→ **Text shown**:
◇ ◇ ◇ ◇

Take a bold route to our ‘new normal’

Lt. Col. Justin Fox
General Surgery Flight Commander 
88th Surgical Operations Squadron
Caption
Lt. Col. Justin Fox General Surgery Flight Commander 88th Surgical Operations Squadron

Think different.

In 1997, Steve Jobs partnered with the ad agency TBWA\Chiat\Day to reimagine the public image of a struggling Apple® brand. The print ads featured a multicolor Apple Inc. logo superimposed over black-and-white prints of celebrated 20th-century visionaries. Beneath the Apple logo was the simple, grammatically incorrect slogan, “Think different.”

The campaign was a call to action for “crazy ones” to change the world – ideally while using an Apple computer.

For the last several years, I’ve had a poster from this campaign hanging in my office. The print is of a disheveled Albert Einstein, hand resting on his chin, looking outward beyond the page, compelling the viewer to “think different.”

In the current environment, this slogan has taken on added meaning as we have been forced to “think different” about how we conduct business, whatever our business may be. Many times, this felt disruptive in a negative way.

At Wright-Patterson Medical Center, the in-person doctor’s visit has given way to emails, phone calls or telehealth visits; personnel have been shuffled from their usual assignments to unfamiliar ones, placing strain on the losing unit, which is now forced to do more with less; and new protocols even changed the way we access the building.

But at times, there was positive disruption. For some, less in-person work requirements meant spending more time with immediate family. For others, teleworking proved to be a more-efficient way of accomplishing day-to-day tasks.

With growing vaccination efforts, we have turned our thoughts to reimaging a “new normal.” While it would be easy to revert back to business as usual, we have a greater opportunity to reshape our workplaces based on both the negative and positive disruptions we have all experienced, if we “think different” about our “new normal.”

What does it take to “think different” as we reimagine a new normal?

Fight against business as usual

There is comfort in a familiar routine. During the COVID-19 pandemic, that routine was disrupted in both negative and positive ways. When we decreased in-person meetings at work and still accomplished the mission, one has to ask, “How necessary were those in-person meetings?” If we revert to business as usual in our new normal, we have missed an opportunity to incorporate some process improvements.

◇ ◇ ◇ ◇

→ **Extracted material**:

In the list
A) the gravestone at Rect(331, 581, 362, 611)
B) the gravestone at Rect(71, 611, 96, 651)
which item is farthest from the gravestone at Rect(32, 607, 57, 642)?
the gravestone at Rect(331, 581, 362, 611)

◇ ◇ ◇ ◇

→ **Aim of the task**:
Carry on the essay about thinking differently in the post-pandemic "new normal," starting right after its last sentence.

→ **Solved problem**:
“Think different” as a team sport

While the initial Apple ads most often featured individual people, they all had teammates – Jim Henson had Frank Oz, John Lennon had Yoko Ono and Amelia Earhart had Fred Noonan. Reach out to other sections to learn what innovations they developed to cope with the current environment. Gain support for continuing the things that worked over the last year within your own section. In short, learn from and support each other.

Be tenacious

The bureaucratic structure of large organizations plays an important role in maintaining order, consistency and standards across an enterprise. Bureaucracy, however, has seldom been celebrated as an incubator for novel ideas. I

n every organization, there are standard “reasons” or excuses drummed up for a quick rebuttal to any innovation. Push beyond these reflexive roadblocks to understand the real limitations to sustaining temporary, COVID practices that proved beneficial overall.

Don’t be afraid to fail

Not every idea is a good idea. Even some that seemed promising in one setting will not bear fruit in another. But without a willingness to try reasonable new processes, we will always revert to business as usual.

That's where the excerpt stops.